Despite its major economic development at the end of the 18th Century, Portugal was not able to follow the steps of other European countries, chiefly England, with which it maintained close commercial ties and where the industrial revolution was proceeding at full steam. The State, tied to an ancien régime, showed itself to be worried and confused by the new things from the French Revolution, but refused any kinds of reform, thus paralysing the Kingdom and disturbing economic growth.

With the invasions of Portugal by the French troops of Napoleon - in 1807, 1809 and 1810, the King, D. Joćo VI, moved to Brazil and declared Rio de Janeiro capital of the empire. He would stay there for around a decade and Portugal thus became the only European state to have its representative and respective court outside the continent.
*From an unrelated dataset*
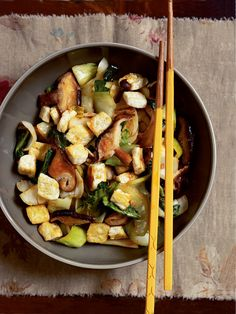Stir-Fried Shiitake Mushrooms with Tofu and Bok Choy Recipe | Vegetarian Times  (Use Gluten Free Tamari to replace soy sauce)
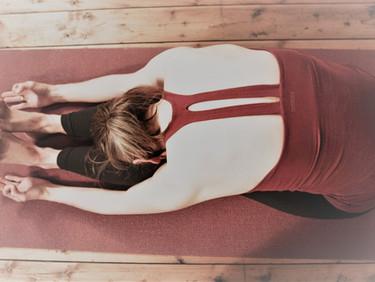 Die Chancen des Online-Unterrichts im Yoga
This move to the tropics by a court which was a hostage to the formalism and etiquette of Europe, forever changed the image which the inhabitants of the Brazilian colony had of their King and would lead later to the independence of Brazil in the first quarter of the 19th Century.

Having been one of the first States to have an absolutist regime, and as such even ahead of its time, Portugal rejected any reform and change to a constitutional system would only happen in the middle of the 19th Century after a bloody civil war. On the one side, the liberals headed by D. Pedro, oldest son of D. Joćo VI and emperor of Brazil, would demand a Constitution and argue for profound changes within the mechanisms of the State. On the other, the followers of D. Miguel, the youngest son of the Portuguese King, who supported a return to the traditional monarchy in which the power of the King could not be contested nor limited by constitutions.

The liberals ended up winning, but the economic destruction caused not only by the civil war, but also by the French invasions and the loss of Brazil, led to a long period of political instability and economic decline. Thus is was that the State turned to Africa, where it still held extensive lands, though without the means to populate them or defend them militarily, at a time when the great powers were carrying out a policy of effective occupation of their African colonies. 

Portugal thus worked on the colonisation of its territories of Angola and Mozambique, and reinforced this with a military occupation. The dream of a new Brazil - this time in Africa and coast to coast, uniting Angola and Mozambique through territories regularly crossed, but never occupied, was impeded by the English imperial ambitions, in an locking of arms which the British Empire ended up winning. The Portuguese monarchy, fatally wounded by the successive concessions made to the English, started to become even more unpopular; Republican movements started to gain ground.